You are viewing a plain text version of this content. The canonical link for it is here.

Posted to issues-all@impala.apache.org by "Sahil Takiar (Jira)" <ji...@apache.org> on 2020/04/06 03:42:00 UTC

[jira] [Created] (IMPALA-9606) ABFS reads should use hdfsPreadFully

Sahil Takiar created IMPALA-9606:
------------------------------------

Summary: ABFS reads should use hdfsPreadFully
Key: IMPALA-9606
URL: https://issues.apache.org/jira/browse/IMPALA-9606
Project: IMPALA
Issue Type: Bug
Components: Backend
Reporter: Sahil Takiar
Assignee: Sahil Takiar

In IMPALA-8525, hdfs preads were enabled by default when reading data from S3. IMPALA-8525 deferred enabling preads for ABFS because they didn't significantly improve performance. After some more investigation into the ABFS input streams, I think it is safe to use {{hdfsPreadFully}} for ABFS reads.

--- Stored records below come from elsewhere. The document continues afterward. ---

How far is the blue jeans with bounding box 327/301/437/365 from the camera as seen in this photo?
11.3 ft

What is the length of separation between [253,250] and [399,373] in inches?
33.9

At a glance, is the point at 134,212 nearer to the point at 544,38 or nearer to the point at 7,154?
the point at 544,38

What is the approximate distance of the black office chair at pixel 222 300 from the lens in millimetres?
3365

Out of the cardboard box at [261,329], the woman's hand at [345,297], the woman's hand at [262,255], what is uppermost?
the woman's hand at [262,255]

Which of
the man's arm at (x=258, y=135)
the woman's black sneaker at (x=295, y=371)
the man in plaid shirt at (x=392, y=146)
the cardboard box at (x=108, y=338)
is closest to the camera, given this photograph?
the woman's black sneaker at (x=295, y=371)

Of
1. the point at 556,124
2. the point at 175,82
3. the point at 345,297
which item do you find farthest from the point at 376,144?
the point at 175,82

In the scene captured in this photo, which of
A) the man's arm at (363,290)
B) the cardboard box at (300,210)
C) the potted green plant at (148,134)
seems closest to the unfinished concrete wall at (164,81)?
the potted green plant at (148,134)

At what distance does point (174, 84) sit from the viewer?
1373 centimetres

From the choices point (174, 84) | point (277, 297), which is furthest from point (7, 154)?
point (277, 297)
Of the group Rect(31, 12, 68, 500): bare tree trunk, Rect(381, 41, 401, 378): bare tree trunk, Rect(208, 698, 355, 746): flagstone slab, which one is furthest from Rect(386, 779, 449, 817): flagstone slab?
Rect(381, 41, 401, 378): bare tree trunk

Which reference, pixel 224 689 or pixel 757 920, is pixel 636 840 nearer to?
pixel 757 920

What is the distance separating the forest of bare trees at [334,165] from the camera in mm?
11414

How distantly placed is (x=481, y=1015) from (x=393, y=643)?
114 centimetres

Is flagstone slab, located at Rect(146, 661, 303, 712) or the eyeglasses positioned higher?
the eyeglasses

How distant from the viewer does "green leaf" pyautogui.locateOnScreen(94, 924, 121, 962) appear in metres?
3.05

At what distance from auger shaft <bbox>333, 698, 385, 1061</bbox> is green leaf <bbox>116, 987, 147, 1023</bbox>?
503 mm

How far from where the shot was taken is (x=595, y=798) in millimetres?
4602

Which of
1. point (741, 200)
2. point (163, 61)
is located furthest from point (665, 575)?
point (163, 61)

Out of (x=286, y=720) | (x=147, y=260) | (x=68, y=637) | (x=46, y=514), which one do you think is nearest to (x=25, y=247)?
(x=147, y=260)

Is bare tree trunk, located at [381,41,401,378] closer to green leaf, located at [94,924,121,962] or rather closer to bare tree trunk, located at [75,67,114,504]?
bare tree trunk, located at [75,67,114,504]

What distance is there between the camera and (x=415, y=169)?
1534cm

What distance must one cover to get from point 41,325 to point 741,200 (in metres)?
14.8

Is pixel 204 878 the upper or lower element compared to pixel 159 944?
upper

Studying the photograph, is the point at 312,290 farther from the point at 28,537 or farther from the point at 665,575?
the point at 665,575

The ABFS client uses a different model for fetching data compared to S3A. Details are beyond the scope of this JIRA, but it is related to a feature in ABFS called "read-aheads". ABFS has logic to pre-fetch data it *thinks* will be required by the client. By default, it pre-fetches # cores * 4 MB of data. If the requested data exists in the client cache, it is read from the cache.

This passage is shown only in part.